Did you know you can plot your geographic data on interactive maps embedded directly in your Python notebooks? Check it out, as we play with and analyze some GPS tracking data. A database of tracked walking routes data available on a health/fitness website provides a convenient trove of data not only to play with, but also to explore the geometric interference effects of downtown buildings upon GPS track solutions.

RADIO SCIENCE GRAVITY INVERSION FOR ICY MOON INTERNAL STRUCTURE

The nature of an icy satellite's interior relates fundamentally to its composition, thermal structure, formation and evolution history, and prospects for supporting life. Gravity measurements via radio Doppler information during spacecraft flybys are an important tool used to infer gross interior structure of these moons. Liquid water and ice layers have previously been inferred for the interiors of Jupiter's icy satellites Europa, Ganymede, and Callisto on the basis of magnetic field measurements by the Galileo probe, and on Europa and Callisto induced magnetic field signatures measured by the Galileo probe provided strong evidence for an ionic aqueous ocean. We apply geophysical inverse theory tools to assess the icy moon's interior density anomaly distribution that could be estimated from radio Doppler measurements, to support the search for mass anomalies in the ice shell (meteorites or diapiric upwellings) or near the H2O/rock interface (seamounts).

LONG-RANGE OCEAN ACOUSTIC SCATTERING

In 2009 and 2010 I participated in a major ocean acoustics experiment in the Philippine Sea with APL-UW's North Pacific Acoustic Laboratory (NPAL) group. One of the key topics our research group is interested in is how oceanic sound propagation is affected by internal waves (waves down deep in the water) and by ocean "spice" (blobs of water with a different soundspeed but same density as their surroundings, so they don't behave like waves). Both these phenomena cause variations in soundspeed of the water and thus acoustic transmissions through it, and acousticians would like to understand them better. Our group is also interested in the estimation of ocean sound-speeds and temperatures from receptions of sound that we send through the water. Find out more about our use of these different methodologies in our research on my NPAL Ocean Acoustics page.

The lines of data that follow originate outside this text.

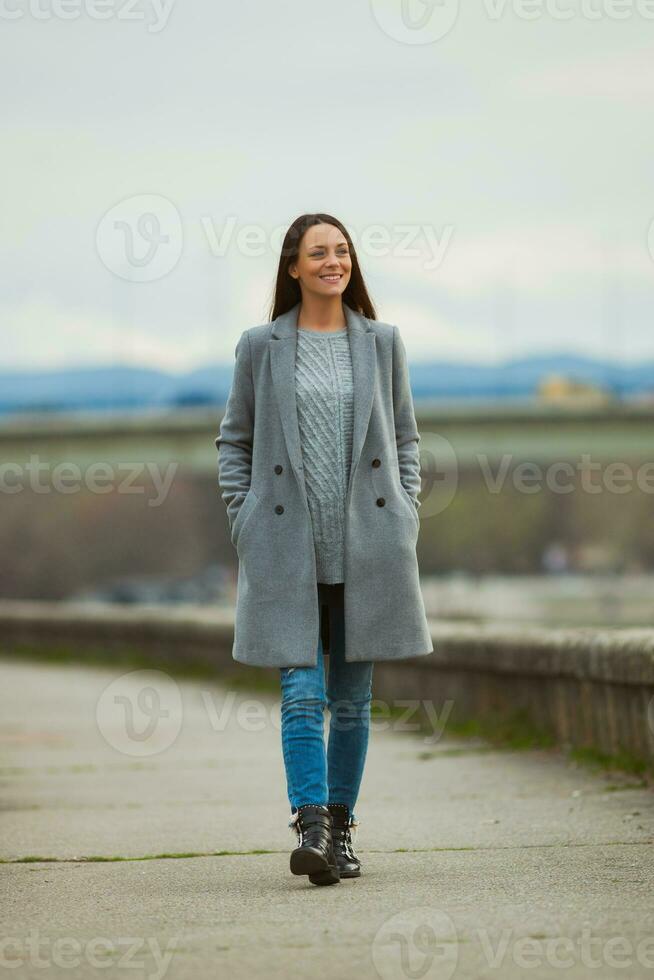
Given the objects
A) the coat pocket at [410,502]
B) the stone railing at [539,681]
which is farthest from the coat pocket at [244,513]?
the stone railing at [539,681]

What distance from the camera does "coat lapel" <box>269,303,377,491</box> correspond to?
225 inches

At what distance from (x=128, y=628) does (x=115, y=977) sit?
46.8 ft

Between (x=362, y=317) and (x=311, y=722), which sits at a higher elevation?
(x=362, y=317)

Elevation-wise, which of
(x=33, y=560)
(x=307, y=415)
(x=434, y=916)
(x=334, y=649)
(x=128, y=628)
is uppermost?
(x=307, y=415)

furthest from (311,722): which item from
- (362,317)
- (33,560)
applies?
(33,560)

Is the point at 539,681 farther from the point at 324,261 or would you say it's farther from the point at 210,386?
the point at 210,386

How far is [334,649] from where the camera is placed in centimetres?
586

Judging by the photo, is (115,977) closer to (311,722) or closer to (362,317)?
(311,722)

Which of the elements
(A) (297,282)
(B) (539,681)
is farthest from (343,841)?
(B) (539,681)

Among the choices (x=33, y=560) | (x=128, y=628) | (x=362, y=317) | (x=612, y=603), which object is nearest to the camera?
(x=362, y=317)

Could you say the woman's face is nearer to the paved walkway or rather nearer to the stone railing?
the paved walkway

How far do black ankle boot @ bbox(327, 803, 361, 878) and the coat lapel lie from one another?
3.16 feet

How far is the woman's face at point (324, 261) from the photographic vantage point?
5859mm

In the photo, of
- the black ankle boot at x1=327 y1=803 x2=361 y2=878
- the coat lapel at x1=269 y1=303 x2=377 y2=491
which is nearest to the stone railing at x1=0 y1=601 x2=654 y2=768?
the black ankle boot at x1=327 y1=803 x2=361 y2=878
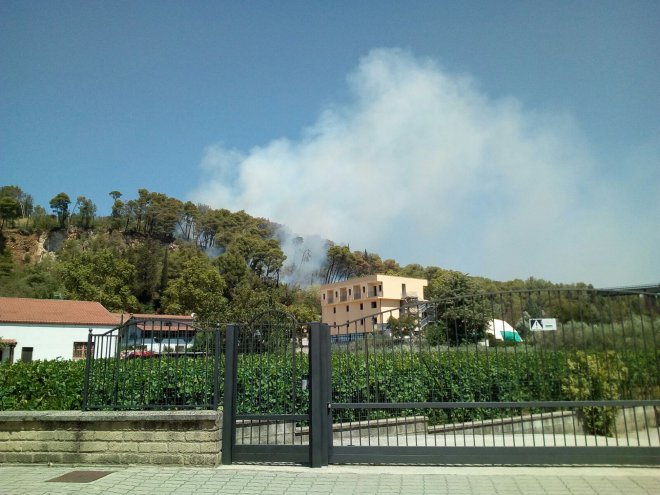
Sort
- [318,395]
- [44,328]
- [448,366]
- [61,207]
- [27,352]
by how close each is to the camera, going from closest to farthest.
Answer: [318,395], [448,366], [27,352], [44,328], [61,207]

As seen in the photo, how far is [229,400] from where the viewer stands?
777 centimetres

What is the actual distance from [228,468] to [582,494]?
462 cm

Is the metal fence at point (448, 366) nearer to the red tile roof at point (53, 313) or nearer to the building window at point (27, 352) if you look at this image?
the building window at point (27, 352)

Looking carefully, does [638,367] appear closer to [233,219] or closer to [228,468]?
[228,468]

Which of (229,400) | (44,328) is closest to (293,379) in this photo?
(229,400)

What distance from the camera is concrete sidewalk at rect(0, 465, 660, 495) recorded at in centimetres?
625

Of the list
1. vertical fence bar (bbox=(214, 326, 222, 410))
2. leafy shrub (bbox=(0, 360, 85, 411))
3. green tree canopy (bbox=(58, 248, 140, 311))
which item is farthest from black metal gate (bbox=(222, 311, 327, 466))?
green tree canopy (bbox=(58, 248, 140, 311))

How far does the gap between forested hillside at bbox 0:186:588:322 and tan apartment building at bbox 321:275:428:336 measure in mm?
2612

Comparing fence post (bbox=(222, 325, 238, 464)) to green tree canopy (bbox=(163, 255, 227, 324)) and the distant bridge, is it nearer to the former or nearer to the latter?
the distant bridge

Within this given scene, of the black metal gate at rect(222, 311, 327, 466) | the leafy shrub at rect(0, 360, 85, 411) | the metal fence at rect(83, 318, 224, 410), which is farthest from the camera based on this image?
the leafy shrub at rect(0, 360, 85, 411)

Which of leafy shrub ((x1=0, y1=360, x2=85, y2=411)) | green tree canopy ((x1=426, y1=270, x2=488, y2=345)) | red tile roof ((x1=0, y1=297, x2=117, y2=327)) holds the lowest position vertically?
leafy shrub ((x1=0, y1=360, x2=85, y2=411))

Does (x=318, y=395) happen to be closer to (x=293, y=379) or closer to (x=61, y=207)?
(x=293, y=379)

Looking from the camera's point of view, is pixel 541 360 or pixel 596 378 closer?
pixel 541 360

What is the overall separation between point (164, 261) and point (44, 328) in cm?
3528
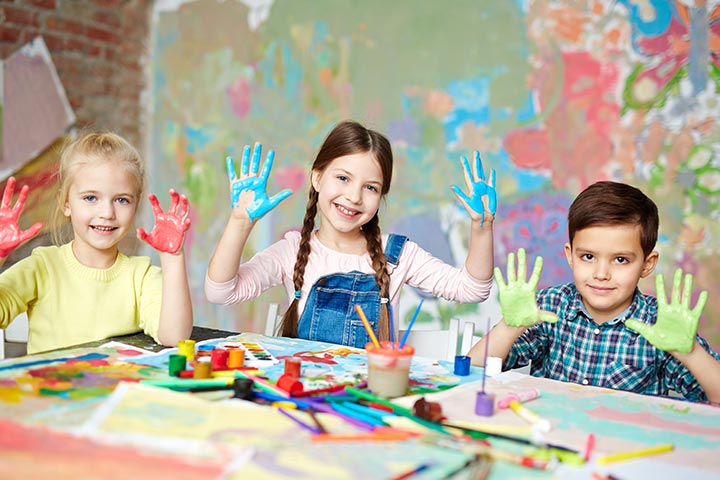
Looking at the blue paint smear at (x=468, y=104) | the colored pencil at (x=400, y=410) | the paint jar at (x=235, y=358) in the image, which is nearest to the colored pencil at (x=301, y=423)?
the colored pencil at (x=400, y=410)

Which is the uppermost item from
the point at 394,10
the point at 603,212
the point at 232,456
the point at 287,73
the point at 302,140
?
the point at 394,10

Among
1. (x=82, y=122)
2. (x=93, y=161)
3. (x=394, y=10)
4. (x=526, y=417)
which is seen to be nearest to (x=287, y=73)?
(x=394, y=10)

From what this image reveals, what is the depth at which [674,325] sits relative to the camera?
1269 mm

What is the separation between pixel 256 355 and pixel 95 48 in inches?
102

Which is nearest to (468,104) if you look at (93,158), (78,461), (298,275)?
(298,275)

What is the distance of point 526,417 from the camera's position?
99 cm

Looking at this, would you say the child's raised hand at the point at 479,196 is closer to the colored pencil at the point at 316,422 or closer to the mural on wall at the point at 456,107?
the colored pencil at the point at 316,422

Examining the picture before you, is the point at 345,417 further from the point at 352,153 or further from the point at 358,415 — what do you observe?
the point at 352,153

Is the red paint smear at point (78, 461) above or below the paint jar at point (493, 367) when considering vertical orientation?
below

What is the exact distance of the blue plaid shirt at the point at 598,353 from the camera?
1.45m

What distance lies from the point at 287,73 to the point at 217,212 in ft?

InvGN: GAUSS-NEWTON NONLINEAR INVERSION CODE

Calculate Tikhonov-regularized, Gauss-Newton nonlinear iterated inversion to solve the damped nonlinear least squares problem, using the

**InvGN**toolkit for Matlab/Octave. While Matlab's optimization toolbox contains

`lsqnonlin`

, it does not inherently include the Tikhonov regularization and is only the optimization component, whereas inversion also requires uncertainty quantification. My **InvGN**package is for weakly nonlinear, Tikhonov-regularized, inverse problems (so includes solution uncertainties and resolution quantification), handles both frequentist and Bayesian frameworks, and also works in Octave.